For identification of differentially expressed genes and gene set enrichment analysis (GSEA), raw counts were obtained by assigning reads at the gene level across the UCSC hg19 reference genome using featureCount60 in the Rsubread package. DESeq261 was employed for normalization and identification of differentially expressed genes in UBR7-shRNA and Control samples. All plots were generated using the ggplot and ggrepel packages in R. GSEA62 was run with normalized counts from all identified differentially expressed genes using the hallmark, curated, and gene ontology gene sets with default settings.

Statistical analysis

TCGA data analysis: Gene expression data for UBR7 from TCGA data were analyzed using the UCSC Xena functional genomics browser. Cancer subtypes for gene expression data were extracted from PAM50 version.

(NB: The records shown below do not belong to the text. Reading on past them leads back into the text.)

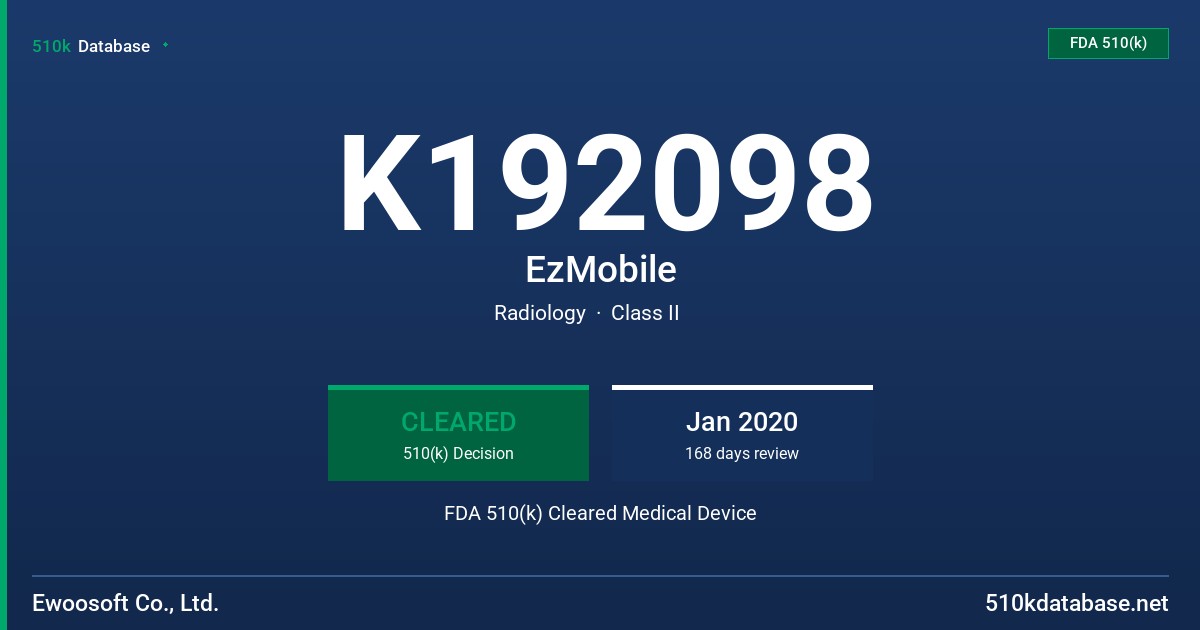 510k Database

FDA 510(k)

K192098

EzMobile

Radiology · Class II

CLEARED
510(k) Decision

Jan 2020
168 days review

FDA 510(k) Cleared Medical Device

Ewoosoft Co., Ltd.

510kdatabase.net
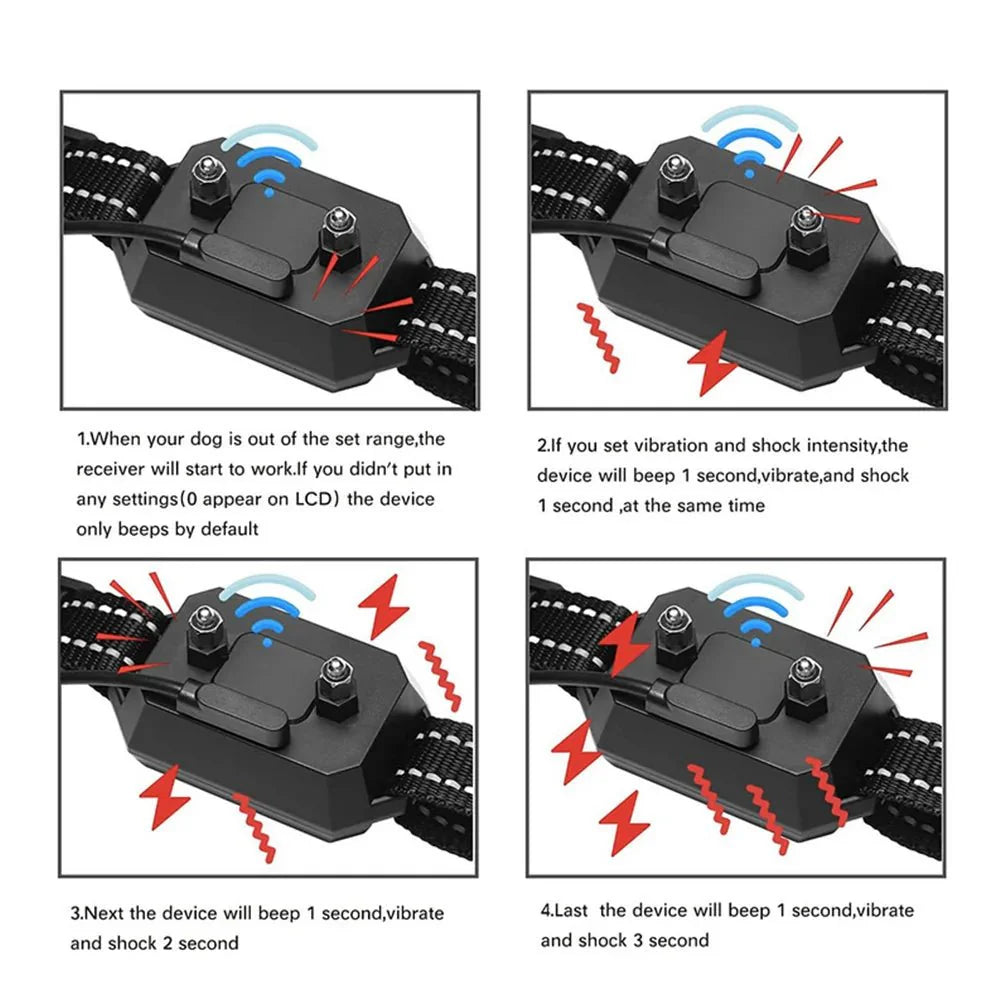 1.When your dog is out of the set range,the receiver will start to work.If you didn't put in any settings(0 appear on LCD) the device only beeps by default

2.If you set vibration and shock intensity,the device will beep 1 second,vibrate,and shock 1 second ,at the same time

3.Next the device will beep 1 second,vibrate and shock 2 second

4.Last the device will beep 1 second,vibrate and shock 3 second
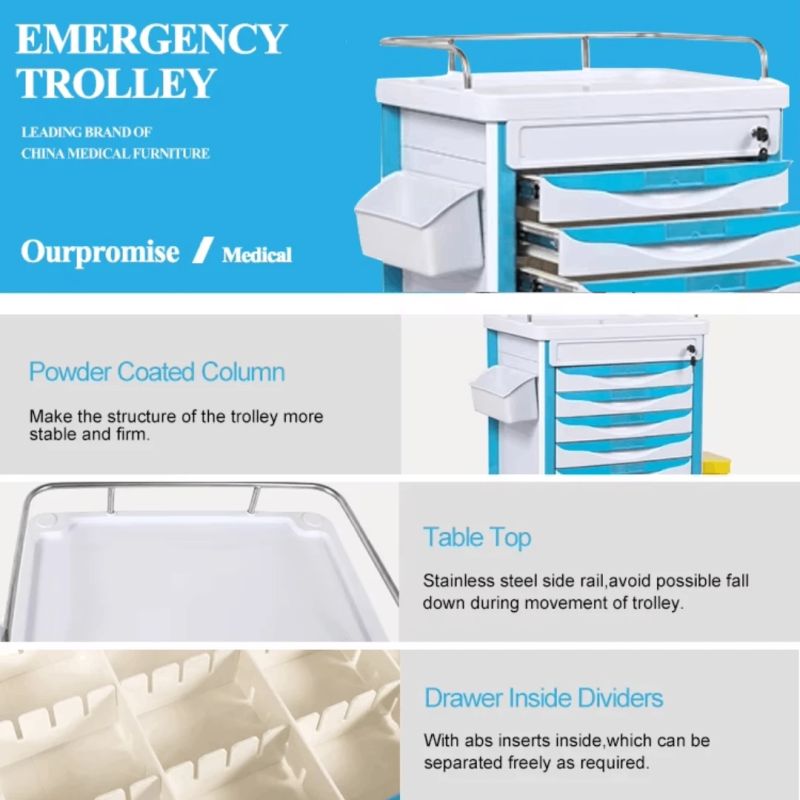 EMERGENCY TROLLEY

LEADING BRAND OF
CHINA MEDICAL FURNITURE

Ourpromise / Medical

Powder Coated Column

Make the structure of the trolley more stable and firm.

Table Top

Stainless steel side rail,avoid possible fall down during movement of trolley.

Drawer Inside Dividers

With abs inserts inside,which can be separated freely as required.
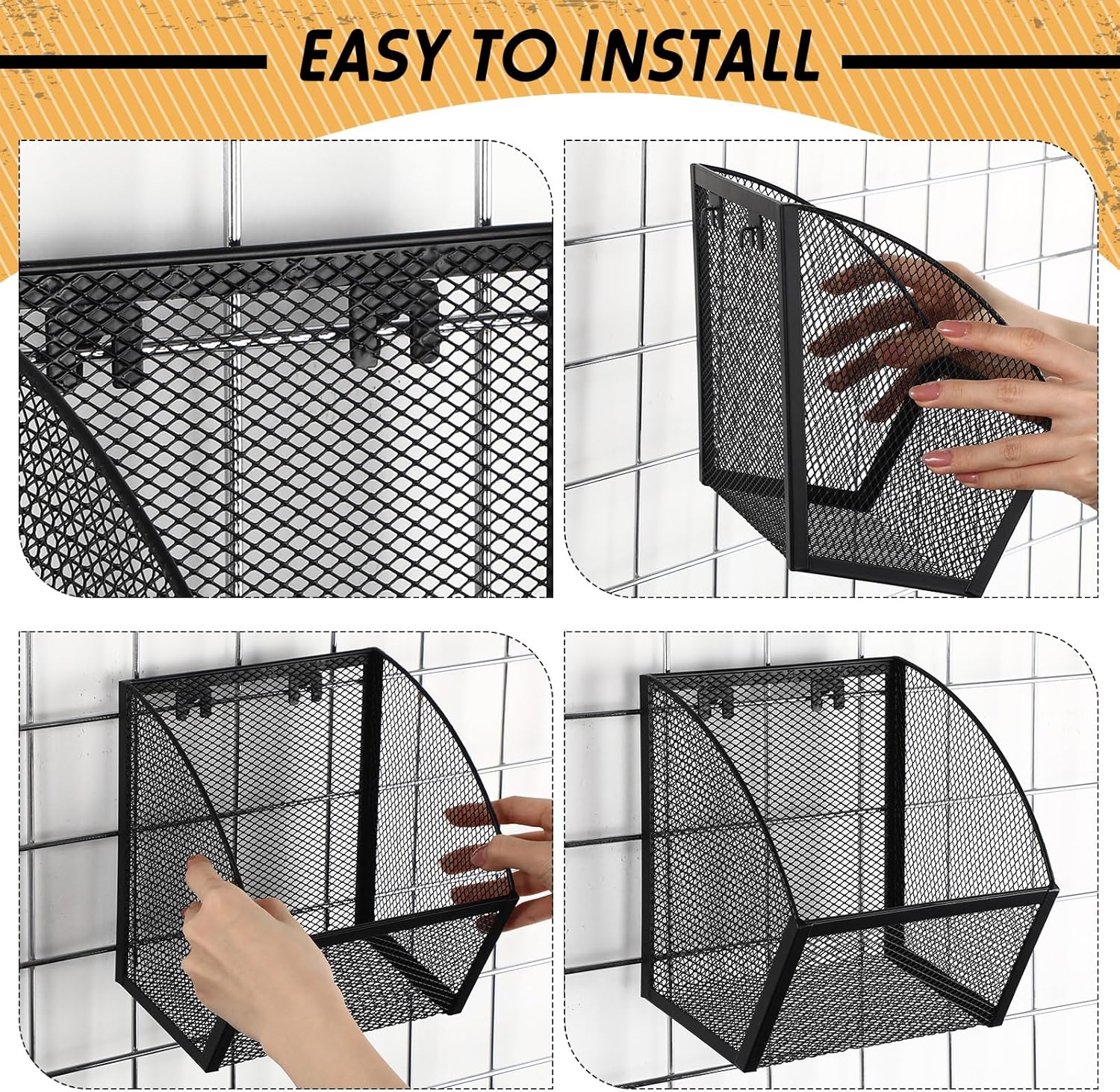 EASY TO INSTALL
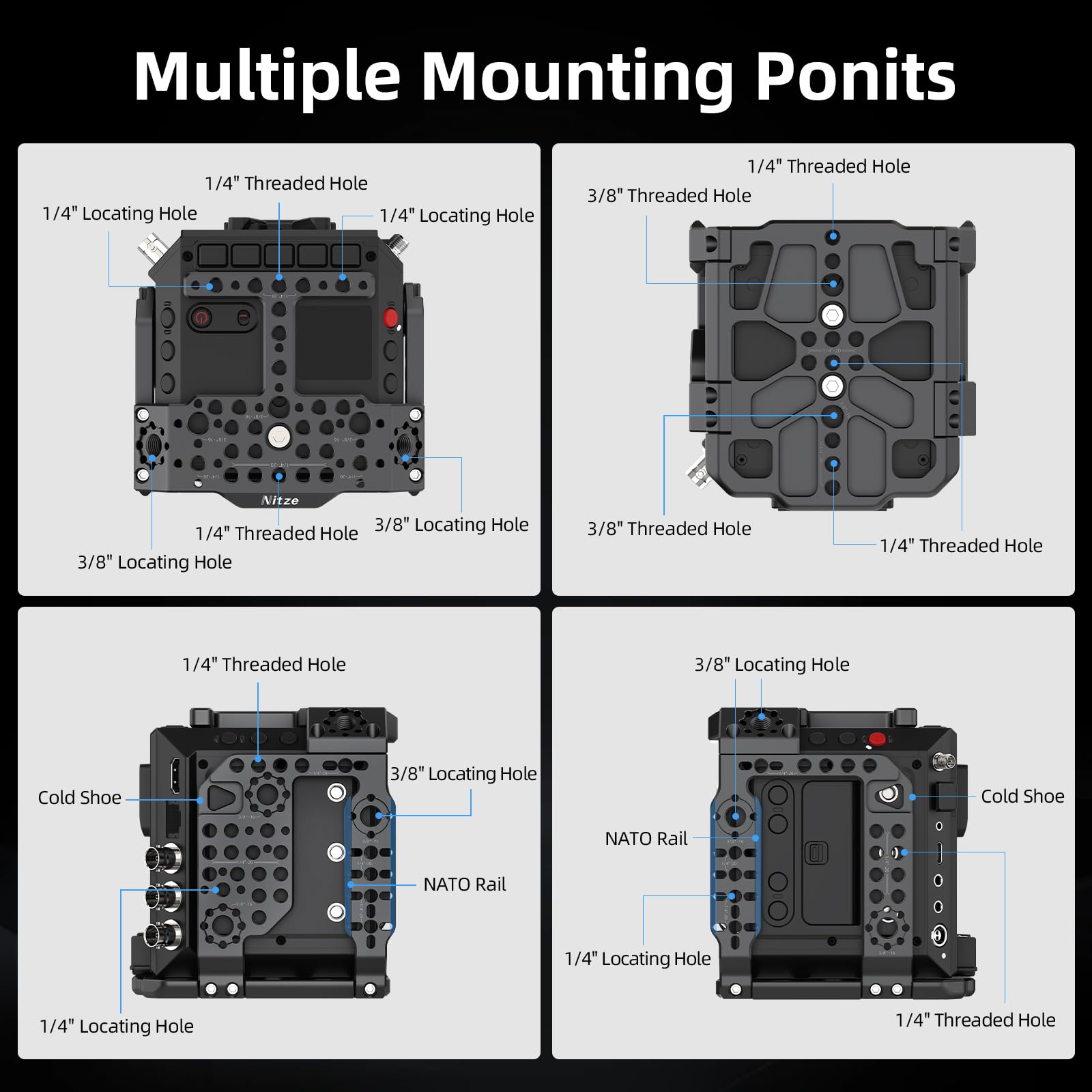 Multiple Mounting Ponits

1/4" Threaded Hole
1/4" Locating Hole
1/4" Locating Hole
Nitze
1/4" Threaded Hole
3/8" Locating Hole
3/8" Locating Hole

1/4" Threaded Hole
3/8" Threaded Hole
3/8" Threaded Hole
1/4" Threaded Hole

1/4" Threaded Hole
3/8" Locating Hole
Cold Shoe
NATO Rail
1/4" Locating Hole

3/8" Locating Hole
Cold Shoe
NATO Rail
1/4" Locating Hole
1/4" Threaded Hole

ChIP-qPCR and qRT-PCR: All qRT-PCR, ChIP, and other quantification data were collected in experiments performed in technical triplicate. Each experiment was repeated at least three times, and statistically significant results were obtained. An unpaired two-tailed Student's t test was performed using the Prism software program (GraphPad Software) to assign the significant differences between groups. Significant differences were considered when P < 0.05, *P ≤ 0.05, **P ≤ 0.001, and ***P ≤ 0.0001. Error bars indicate the standard deviation of the mean for the technical replicates, as indicated in the legend.

TMAs: Two different TMAs were used: one for analyses of primary versus metastatic invasive ductal carcinoma tumors and the other for the association of UBR7 staining with ER, PR, and HER2 status. The intensity and percentage were measured three times for each tumor, and the means of these measures were used for data analyses (missing values were excluded). All statistical analyses were performed using R (version 3.3.1).

Reporting Summary

Further information on experimental design is available in the Nature Research Reporting Summary linked to this article.